La présence des chiens est une contrainte, mais je refuse de ne les voir que sous cet angle car je veux tenter de faire de ces « domestiques » dont je suis responsable des alliés, des intercesseurs – en jargon biologique, mon phénotype étendu, un prolongement de mon corps ! C’est un rôle qui leur a longtemps été donné, si j’en crois Charles Stépanoff dans son livre Attachements, enquête sur nos liens au-delà de l’humain. Rimski tremble de désir, j’essaie de l’apaiser, mais ce désir de chasseur ou ce manque animal je le ressens aussi, il circule entre nous, il est ce qui me pousse à quitter mon bureau, ce qui m’anime, ce qui m’importe. Oh, je ne cherche pas le contact, je ne m’approche pas, je ne traque pas les sauvages, je ne chante pas, je ne grogne pas, je ne les imite pas, je ne fais pas semblant d’être ce que je ne suis pas : je m’assois et j’attends – je refuse de m’effacer, de m’éclipser, de nous considérer comme des intrus parce que nous aussi sommes à notre place, et je veux croire qu’en face les autres bêtes comprennent que nous ne représentons pas un danger, que nous ne sommes pas une meute de loups ou de chiens de chasse lâchés pour les tuer. Je veux croire en la possibilité d’un lien, même distant, ou tout au moins d’une acceptation. Juste les voir de visu, juste savoir à qui j’ai affaire et autrement que par le truchement du piège technologique, tenter des distinctions sans faire un pas de plus, un pas de trop.

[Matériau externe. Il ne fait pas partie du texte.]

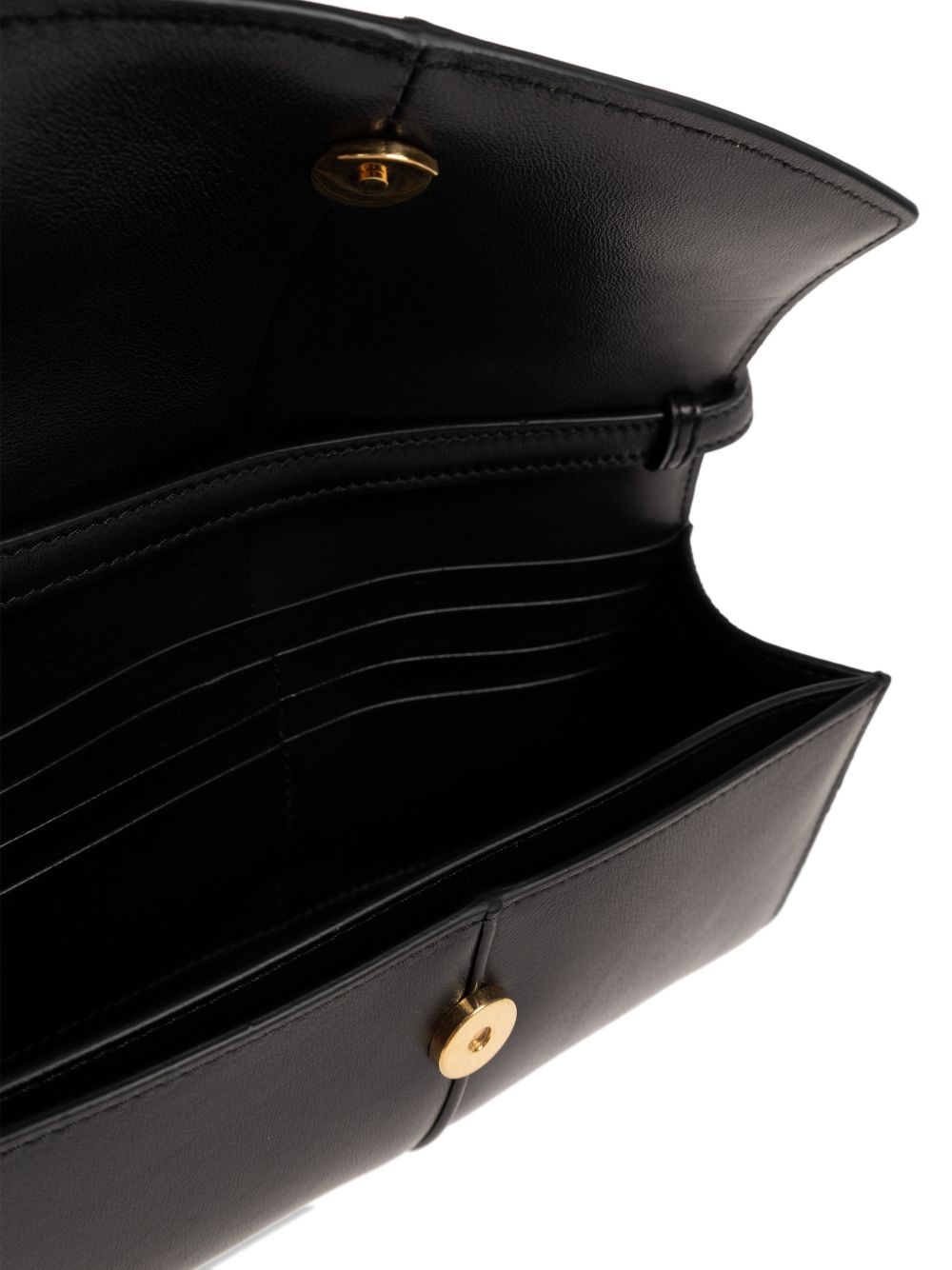 Jil Sander Bags Black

Et puis, garder trace. Partager après coup ce qui, j’en ai conscience, ne peut pas l’être sur le moment – car un bipède incertain et deux quadrupèdes aboyeurs, cela fait déjà un attelage compliqué à manier, les longes, les pattes et les pensées s’emmêlent autour des arbres et on se casse la figure…
Si je dérange, pardon, pardonnez : je ne fais que passer.